Some limitations and logistical challenges remain, however. First, as the proportion of vaccinated individuals continues to rise, this subgroup will be increasingly difficult to identify and reach. In the current study context, the proportion of fully vaccinated individuals was well above 70% already at Wave 1 of data collection. However, it is anticipated that booster shots coinciding with future waves will provide an opportunity to shift focus from two vaccines to three and beyond. A further limitation is that hospitalization and other disease-related variables are self-reported. Finally, as the media becomes increasingly saturated with communications about COVID-19, and as the threat posed by the pandemic waxes and wanes, modelling temporal factors over time will become increasingly important. This may also have a disproportionate impact on Study 2, because of the sequencing of execution after the abatement of the fourth COVID-19 wave.

Conclusions

In conclusion, the CCEP provides an opportunity to learn more about what drives vaccination and mitigation behavior during an active pandemic situation, leveraging both conventional population surveys and advanced neuroimaging techniques. What we learn in the context of COVID-19 will continue to provide important clues as to how to manage future infectious disease threats on the population level, and what factors within the social cognitive domain and neurocognitive domain might predict uptake of recommendations. Beyond this, the CCEP will provide highly novel information about what dimensions of PSA style and content are most appealing to the general public, and how this may vary systematically by vaccine hesitancy status and demographic subgroup. Finally, the CCEP will enable evaluation of brain impacts of SARS-CoV-2 infection of various level of COVID-19 symptom severities (Hall et al., 2022), and to identify moderators of thier recovery trajectories.

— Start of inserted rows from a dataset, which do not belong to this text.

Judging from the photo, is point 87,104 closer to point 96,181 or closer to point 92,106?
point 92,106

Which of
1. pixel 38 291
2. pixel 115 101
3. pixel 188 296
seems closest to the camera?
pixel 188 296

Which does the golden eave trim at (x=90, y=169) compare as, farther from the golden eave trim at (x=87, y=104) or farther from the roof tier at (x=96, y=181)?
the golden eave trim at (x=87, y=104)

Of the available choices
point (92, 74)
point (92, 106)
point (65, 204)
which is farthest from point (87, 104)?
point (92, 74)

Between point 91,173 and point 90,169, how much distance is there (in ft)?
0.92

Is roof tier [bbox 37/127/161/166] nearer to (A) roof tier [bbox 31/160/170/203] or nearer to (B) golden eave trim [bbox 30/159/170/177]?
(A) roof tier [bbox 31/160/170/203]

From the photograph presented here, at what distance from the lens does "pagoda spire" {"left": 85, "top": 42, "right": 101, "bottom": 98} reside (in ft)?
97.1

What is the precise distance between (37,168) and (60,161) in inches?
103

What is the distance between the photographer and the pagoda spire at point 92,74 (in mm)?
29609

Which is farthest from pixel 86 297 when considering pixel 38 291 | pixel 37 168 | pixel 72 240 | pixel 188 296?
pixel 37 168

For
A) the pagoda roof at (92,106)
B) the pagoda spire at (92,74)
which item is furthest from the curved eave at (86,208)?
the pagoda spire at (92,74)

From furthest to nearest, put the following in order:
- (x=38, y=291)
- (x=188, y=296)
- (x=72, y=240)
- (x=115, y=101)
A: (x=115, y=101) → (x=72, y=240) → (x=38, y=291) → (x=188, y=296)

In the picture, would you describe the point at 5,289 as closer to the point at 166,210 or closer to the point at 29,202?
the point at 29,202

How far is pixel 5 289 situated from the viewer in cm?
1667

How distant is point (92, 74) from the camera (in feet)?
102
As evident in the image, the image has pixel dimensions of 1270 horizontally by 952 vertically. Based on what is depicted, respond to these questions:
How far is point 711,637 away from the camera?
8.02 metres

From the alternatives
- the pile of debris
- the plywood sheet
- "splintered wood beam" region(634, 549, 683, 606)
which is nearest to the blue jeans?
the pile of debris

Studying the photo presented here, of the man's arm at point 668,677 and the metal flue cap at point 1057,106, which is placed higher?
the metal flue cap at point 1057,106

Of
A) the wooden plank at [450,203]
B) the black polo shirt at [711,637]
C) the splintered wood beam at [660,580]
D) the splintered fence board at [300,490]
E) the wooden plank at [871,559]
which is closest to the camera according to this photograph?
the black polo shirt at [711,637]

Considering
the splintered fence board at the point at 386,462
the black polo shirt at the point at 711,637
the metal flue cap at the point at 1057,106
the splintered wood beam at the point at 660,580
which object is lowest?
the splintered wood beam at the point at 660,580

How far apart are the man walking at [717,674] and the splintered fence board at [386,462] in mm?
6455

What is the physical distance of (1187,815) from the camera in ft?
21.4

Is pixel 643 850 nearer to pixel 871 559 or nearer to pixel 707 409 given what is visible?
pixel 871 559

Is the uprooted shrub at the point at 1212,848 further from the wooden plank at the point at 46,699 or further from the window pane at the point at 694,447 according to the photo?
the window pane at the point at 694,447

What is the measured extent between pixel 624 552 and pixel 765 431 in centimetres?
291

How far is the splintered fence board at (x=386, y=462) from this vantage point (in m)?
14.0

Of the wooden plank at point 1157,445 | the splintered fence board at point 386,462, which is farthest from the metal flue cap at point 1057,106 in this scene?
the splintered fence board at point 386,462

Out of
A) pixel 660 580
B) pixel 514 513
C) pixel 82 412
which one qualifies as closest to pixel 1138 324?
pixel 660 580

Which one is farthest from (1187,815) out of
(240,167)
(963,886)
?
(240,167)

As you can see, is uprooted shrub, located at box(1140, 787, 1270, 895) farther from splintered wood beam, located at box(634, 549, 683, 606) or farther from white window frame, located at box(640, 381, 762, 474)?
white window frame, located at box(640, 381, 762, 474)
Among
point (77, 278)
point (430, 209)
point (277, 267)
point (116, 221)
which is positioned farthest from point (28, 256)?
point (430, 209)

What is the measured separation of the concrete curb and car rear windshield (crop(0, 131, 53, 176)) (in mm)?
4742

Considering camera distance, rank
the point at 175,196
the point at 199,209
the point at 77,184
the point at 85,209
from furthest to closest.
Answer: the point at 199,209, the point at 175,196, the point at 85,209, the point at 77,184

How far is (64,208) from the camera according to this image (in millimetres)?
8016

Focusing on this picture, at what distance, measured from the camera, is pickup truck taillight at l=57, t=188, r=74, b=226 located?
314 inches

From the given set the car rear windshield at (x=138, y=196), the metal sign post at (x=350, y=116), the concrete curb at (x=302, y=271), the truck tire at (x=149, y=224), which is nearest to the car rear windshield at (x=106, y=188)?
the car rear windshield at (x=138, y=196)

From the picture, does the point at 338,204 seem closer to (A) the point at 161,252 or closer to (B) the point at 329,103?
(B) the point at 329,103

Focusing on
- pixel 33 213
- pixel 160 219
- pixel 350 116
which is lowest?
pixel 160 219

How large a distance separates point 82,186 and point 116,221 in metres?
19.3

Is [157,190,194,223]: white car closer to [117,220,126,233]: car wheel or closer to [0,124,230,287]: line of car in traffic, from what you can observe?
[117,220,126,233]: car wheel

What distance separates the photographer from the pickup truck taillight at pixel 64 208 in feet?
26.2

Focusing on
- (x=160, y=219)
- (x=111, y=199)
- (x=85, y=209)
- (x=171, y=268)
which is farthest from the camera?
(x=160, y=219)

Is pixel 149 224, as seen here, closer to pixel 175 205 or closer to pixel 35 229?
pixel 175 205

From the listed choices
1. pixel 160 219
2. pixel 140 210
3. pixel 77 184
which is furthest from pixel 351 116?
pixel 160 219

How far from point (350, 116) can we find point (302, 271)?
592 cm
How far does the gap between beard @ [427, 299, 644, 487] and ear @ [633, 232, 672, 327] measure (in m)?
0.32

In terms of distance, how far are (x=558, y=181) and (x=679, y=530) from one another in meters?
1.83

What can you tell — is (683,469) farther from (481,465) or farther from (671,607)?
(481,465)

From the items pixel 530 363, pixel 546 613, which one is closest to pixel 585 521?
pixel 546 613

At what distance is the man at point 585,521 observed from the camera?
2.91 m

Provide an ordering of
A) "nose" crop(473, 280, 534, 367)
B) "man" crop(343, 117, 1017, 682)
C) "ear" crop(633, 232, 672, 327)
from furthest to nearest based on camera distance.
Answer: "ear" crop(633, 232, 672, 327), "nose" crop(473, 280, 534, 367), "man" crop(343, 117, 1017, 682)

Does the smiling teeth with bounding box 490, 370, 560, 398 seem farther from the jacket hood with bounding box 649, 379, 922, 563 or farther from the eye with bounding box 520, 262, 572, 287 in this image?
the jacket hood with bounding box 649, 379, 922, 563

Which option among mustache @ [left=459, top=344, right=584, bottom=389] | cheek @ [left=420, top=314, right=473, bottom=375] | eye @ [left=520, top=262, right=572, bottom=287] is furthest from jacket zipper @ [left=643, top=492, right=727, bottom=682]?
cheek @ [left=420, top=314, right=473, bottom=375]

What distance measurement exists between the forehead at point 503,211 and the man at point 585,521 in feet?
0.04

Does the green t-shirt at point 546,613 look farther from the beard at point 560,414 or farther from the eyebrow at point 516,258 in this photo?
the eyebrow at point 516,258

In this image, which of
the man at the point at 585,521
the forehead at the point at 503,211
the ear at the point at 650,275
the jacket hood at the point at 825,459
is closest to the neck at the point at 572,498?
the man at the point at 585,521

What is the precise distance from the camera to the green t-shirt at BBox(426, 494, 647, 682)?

Ethics approval and consent to participate

The survey protocols and all materials, including the survey questionnaire, received ethical approval from the Office of Research Ethics, University of Waterloo, Canada (ORE# 43569). Informed consent was obtained on the web survey from all study participants in writing prior to completing the survey.

Funding

Financial support for this research was provided via an operating grant to P. Hall (PI), G. Fong (co-PI) and S. Hitchman (co-I) by the , Institute for Population and Public Health (GA3-177733). CIHR did not inform the study design, implementation, analyses, or interpretation of the findings in any way.

Author contributions

PH, GF and SH conceived the study, obtained the research funding and led the writing of the manuscript; AQ and TA participated in the design and implementation of the survey, as well as the monitoring of the data collection process; GM and CB devised and implemented the sample weighting procedures; MS and AH participated in the writing of the manuscript. HA and BD participated in Study 2 protocol design and signal processing plan.

Consent to publish

The authors have all approved the final version of this manuscript for publication.

Availability of data and materials

Data and/or study materials are available from the PI of the project (P. Hall) or co-PI (G. Fong) upon reasonable request.

Declaration of competing interest

The authors have no competing interests.